> _Arbeitsanweisung_:
Was wertet der unten stehende Auszug zum Vermummungsverbot als wesentliches Indiz für die Verhinderungsabsicht?

> _Auszug_:
Die Aufmachung ist dann zur Verhinderung der Feststellung der Identität bestimmt (subjektives Element), wenn sie gerade zu dem Zweck getragen wird, die Feststellung der Identität zu verhindern oder zumindest zu erschweren. Durch die subjektive Absicht erfolgt die Abgrenzung zum alltäglichen, sozialadäquaten Tragen von Kleidungsstücken, wie Schals oder Pullover mit Kapuzen im Winter oder Sonnenbrillen und Basecaps im Sommer zum Sonnenschutz. Auf die Absicht der Verwendung zur Verhinderung der Identität kann in der Regel nur aufgrund äußerer Umstände geschlossen werden. Die Tatsache, dass ein vernünftiger anderer Grund für die Vermummung fehlt, ist ein wesentliches Indiz für die Verhinderungsabsicht. So deuten Kapuzen, Sonnenbrillen und hochgezogene Schals vor dem Mund und über die Nase bei hochsommerlichen Temperaturen regelmäßig auf eine Vermummung hin und dienen somit nicht primär dem Temperaturschutz.

Aufmachungen, die erkennbar der Meinungsäußerung oder künstlerischen Zwecken dienen, werden jedoch nicht vom Vermummungsverbot erfasst, weil sie den Gesamtumständen nach nicht auf Identitätsverschleierung gerichtet sind.[9] Dies können beispielsweise Totenmasken bei Versammlungen zum Thema „Tod“ sein oder Masken bekannter Politiker bei Demonstrationen gegen deren Politik, insbesondere, wenn diese nur kurzfristig, thematisch begrenzt getragen werden. Wenn zwischen dem Tragen von bestimmten Masken und dem Thema der Versammlung kein klarer thematischer Zusammenhang besteht, kann grundsätzlich von einer verbotenen Vermummung ausgegangen werden.

> _Gespeicherte Daten_:
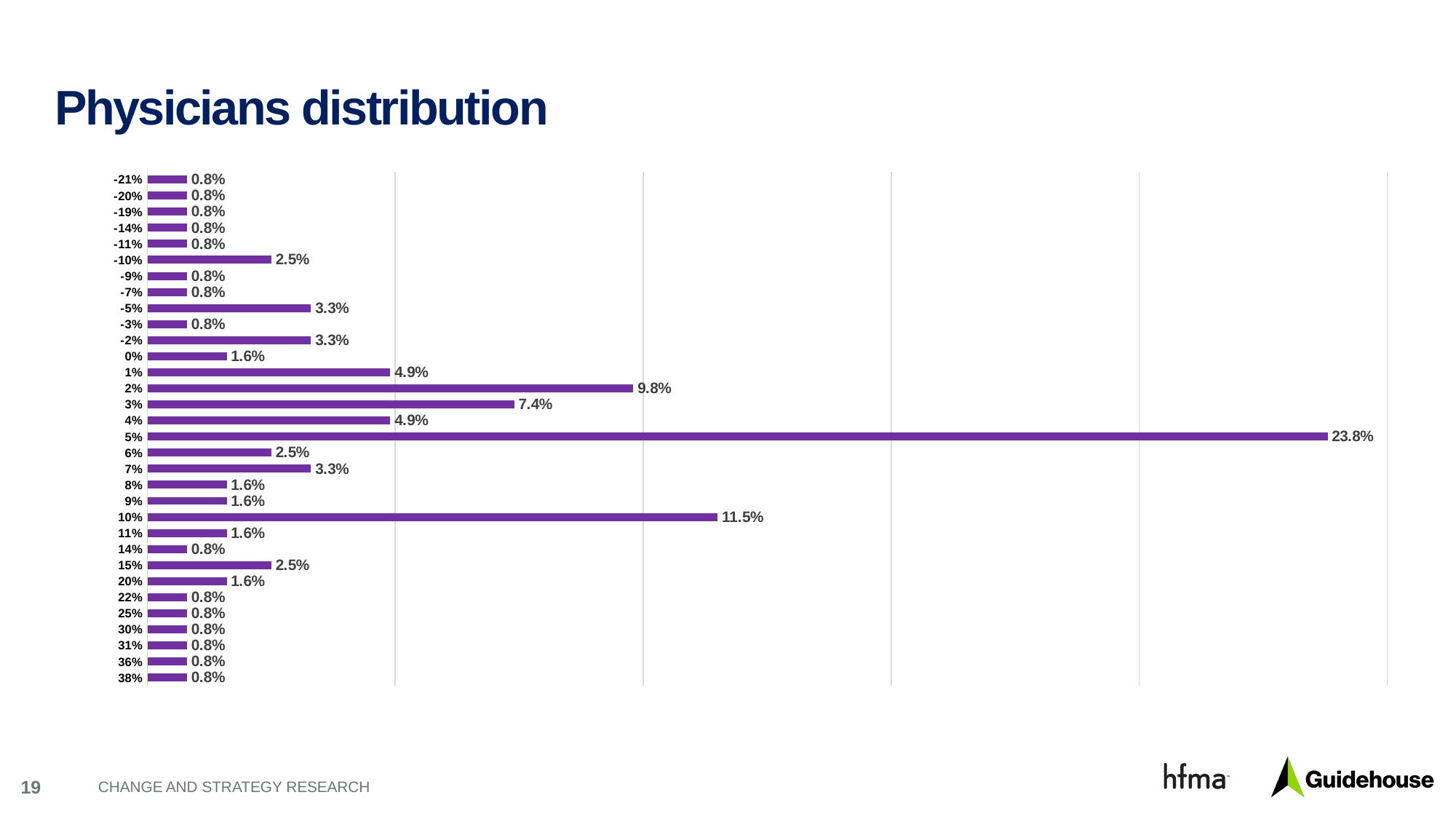
How many categories are shown in the chart? 32 What is the value for the 2% category? 9.8% Which has a larger value, the -5% category or the 0% category? -5% What is the difference between the values for the 2% and 3% categories? 2.4% What is the value for the 10% category? 11.5% What kind of chart is shown on the slide? Bar chart What is the value for the 3% category? 7.4% What is the difference between the values for the 5% and 10% categories? 12.3% What is the value for the 5% category? 23.8% Which has a larger value, the 1% category or the 7% category? 1% Which category has the highest value? 5% What is the value for the -10% category? 2.5%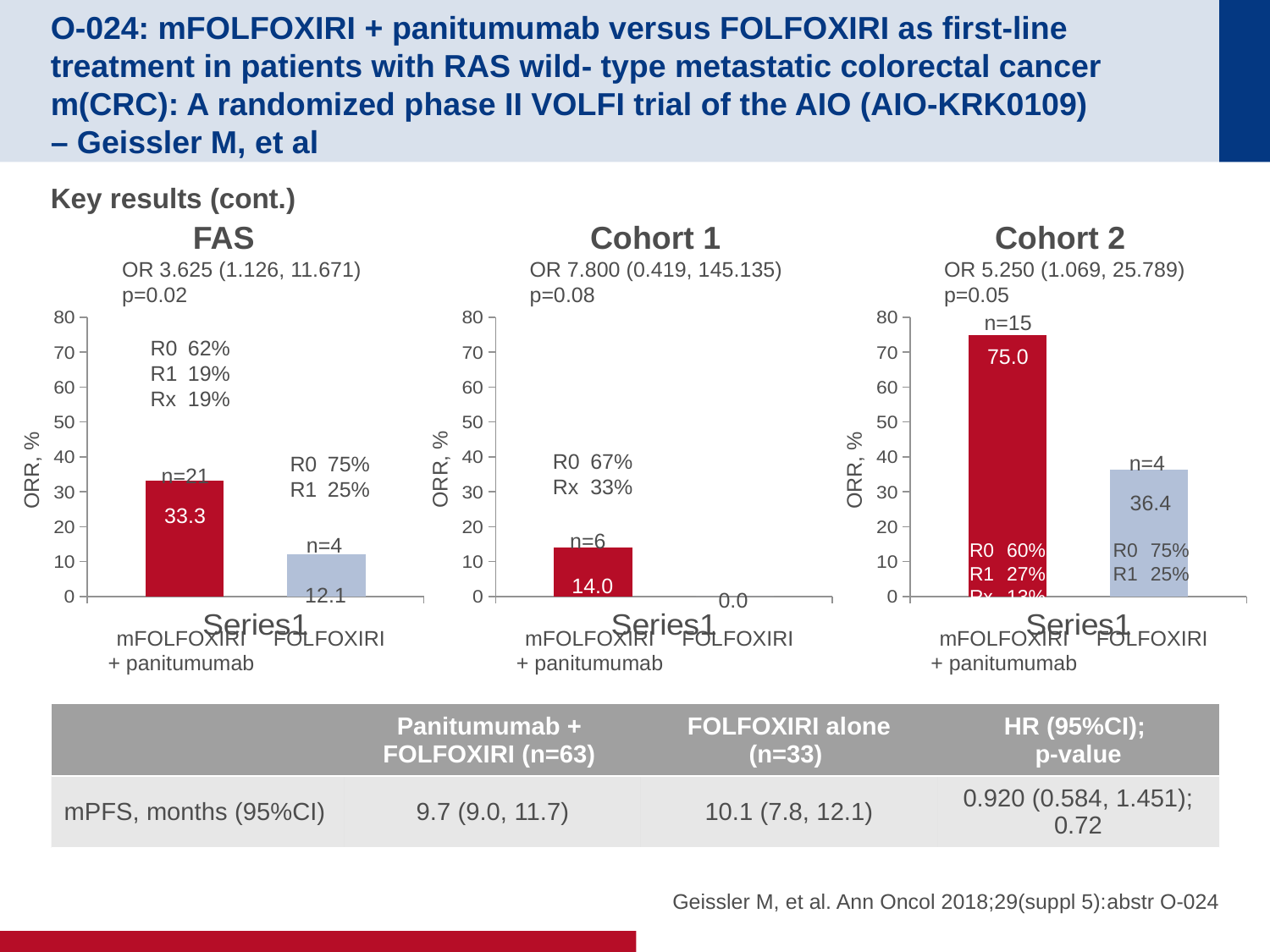
In the Cohort 1 chart, what is the ORR for FOLFOXIRI? 0.0 In the Cohort 2 chart, what is the difference in ORR between mFOLFOXIRI + panitumumab and FOLFOXIRI? 38.6 In the FAS chart, what is the difference in ORR between mFOLFOXIRI + panitumumab and FOLFOXIRI? 21.2 In the FAS chart, what is the ORR for mFOLFOXIRI + panitumumab? 33.3 In the Cohort 2 chart, what is the ORR for mFOLFOXIRI + panitumumab? 75.0 How many bars are shown in the Cohort 2 chart? 2 In the Cohort 2 chart, is the ORR for mFOLFOXIRI + panitumumab greater or less than 70? greater In the Cohort 1 chart, which treatment arm has the higher ORR? mFOLFOXIRI + panitumumab What kind of chart is the FAS chart? Bar chart In the Cohort 1 chart, what is the ORR for mFOLFOXIRI + panitumumab? 14.0 In the Cohort 2 chart, what is the ORR for FOLFOXIRI? 36.4 In the FAS chart, what is the ORR for FOLFOXIRI? 12.1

> _Lösung_:
Dass ein vernünftiger anderer Grund für die Vermummung fehlt.